■ Excerpted text ■
# Sun Polyps



## Bluegill (Nov 28, 2003)

I have heard conflicting information on the LPS called a Sun Polyp. Some say they're easy to care for, and others say that they are a pain the keister. I guess its a YMMV situation. I tried looking them up in my books, but cannot find them.

Does anyone have any experiences with them, good or bad, that they'd like to share?

Does anyone know the Latin name of this creature?


----------



## Bcollins111900 (Feb 3, 2003)

pain in the butt since you have to feed them since they are not photosynthetic, that and they stay closed for the most part all day and come out at night? IMO waste of money.


----------



## Bluegill (Nov 28, 2003)

i think they are awfully good looking though. Do you know what they need to be fed?


----------



## illnino (Mar 6, 2004)

each polyp needsto be feed daily= pain in the ass.i have two. theyve lost their outer flesh and dont open up. i dont care cause even two is still a pain in the ass.


----------



## nitrofish (Jan 14, 2003)

they like cyclopese


----------



## Bluegill (Nov 28, 2003)

illnino - Do you mean that each one of the separate flower looking parts needs to be fed individually, on a daily basis?


----------



## Blitz023 (Feb 19, 2004)

Bluegill said:


> illnino - Do you mean that each one of the separate flower looking parts needs to be fed individually, on a daily basis?
> [snapback]1125239[/snapback]​


i doubt it. just target feed them with a syringe or a pipet or something similar.


----------



## Guest (Apr 27, 2006)

Blitz023 said:


> Bluegill said:
> 
> 
> > illnino - Do you mean that each one of the separate flower looking parts needs to be fed individually, on a daily basis?
> ...


I may be buying three large frags next week.

Raptor said to use a pop bottle to target feed them. I dont think you need to feed each polyp exclusively everytime you feed, but you also watch that the food is being evenly distributed.

■ Data supplied ■
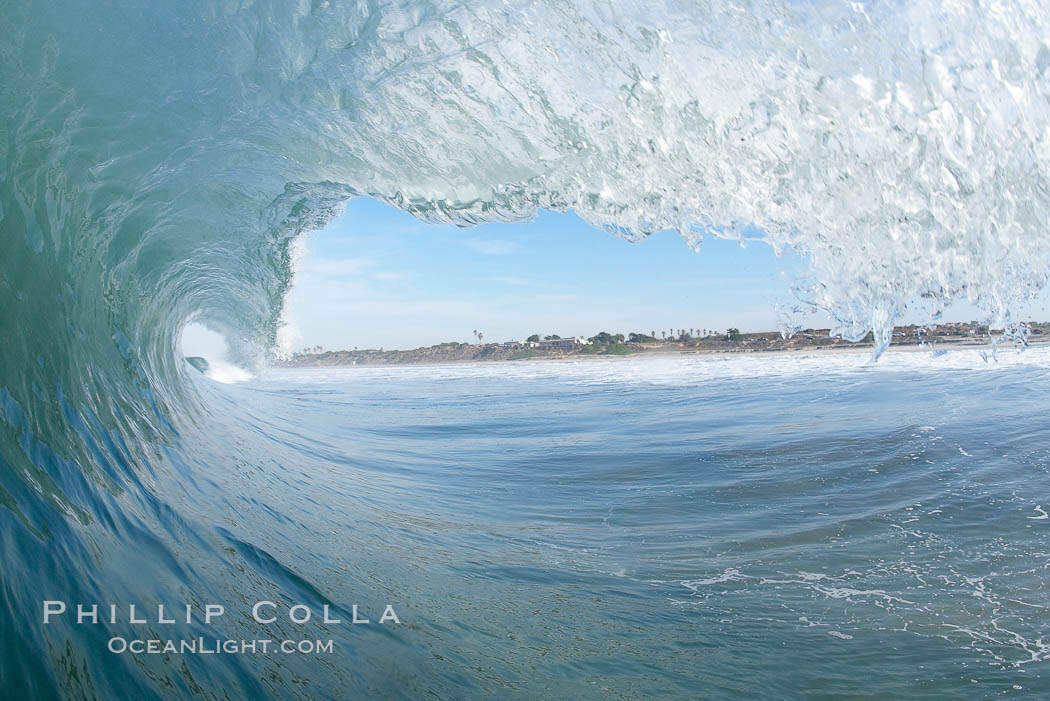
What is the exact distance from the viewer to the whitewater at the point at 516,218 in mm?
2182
==
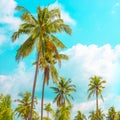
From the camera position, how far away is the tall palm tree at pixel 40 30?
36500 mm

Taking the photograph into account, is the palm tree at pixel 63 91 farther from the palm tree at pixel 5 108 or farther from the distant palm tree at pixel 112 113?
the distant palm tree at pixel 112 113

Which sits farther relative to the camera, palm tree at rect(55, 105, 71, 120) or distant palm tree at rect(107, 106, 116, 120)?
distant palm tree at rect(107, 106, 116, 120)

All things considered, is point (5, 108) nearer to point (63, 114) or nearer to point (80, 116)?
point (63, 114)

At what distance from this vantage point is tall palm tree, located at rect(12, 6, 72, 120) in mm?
---
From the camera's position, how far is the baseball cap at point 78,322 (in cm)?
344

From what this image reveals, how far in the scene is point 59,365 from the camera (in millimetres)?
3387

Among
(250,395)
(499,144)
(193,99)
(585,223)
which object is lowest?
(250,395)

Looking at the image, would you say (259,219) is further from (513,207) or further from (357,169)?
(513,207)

■ What this task involves ■
Repeat the forum thread about sun polyps at the top of the page word for word, keeping its original spelling and punctuation.

■ Solution ■
# Sun Polyps



## Bluegill (Nov 28, 2003)

I have heard conflicting information on the LPS called a Sun Polyp. Some say they're easy to care for, and others say that they are a pain the keister. I guess its a YMMV situation. I tried looking them up in my books, but cannot find them.

Does anyone have any experiences with them, good or bad, that they'd like to share?

Does anyone know the Latin name of this creature?


----------



## Bcollins111900 (Feb 3, 2003)

pain in the butt since you have to feed them since they are not photosynthetic, that and they stay closed for the most part all day and come out at night? IMO waste of money.


----------



## Bluegill (Nov 28, 2003)

i think they are awfully good looking though. Do you know what they need to be fed?


----------



## illnino (Mar 6, 2004)

each polyp needsto be feed daily= pain in the ass.i have two. theyve lost their outer flesh and dont open up. i dont care cause even two is still a pain in the ass.


----------



## nitrofish (Jan 14, 2003)

they like cyclopese


----------



## Bluegill (Nov 28, 2003)

illnino - Do you mean that each one of the separate flower looking parts needs to be fed individually, on a daily basis?


----------



## Blitz023 (Feb 19, 2004)

Bluegill said:


> illnino - Do you mean that each one of the separate flower looking parts needs to be fed individually, on a daily basis?
> [snapback]1125239[/snapback]​


i doubt it. just target feed them with a syringe or a pipet or something similar.


----------



## Guest (Apr 27, 2006)

Blitz023 said:


> Bluegill said:
> 
> 
> > illnino - Do you mean that each one of the separate flower looking parts needs to be fed individually, on a daily basis?
> ...


I may be buying three large frags next week.

Raptor said to use a pop bottle to target feed them. I dont think you need to feed each polyp exclusively everytime you feed, but you also watch that the food is being evenly distributed.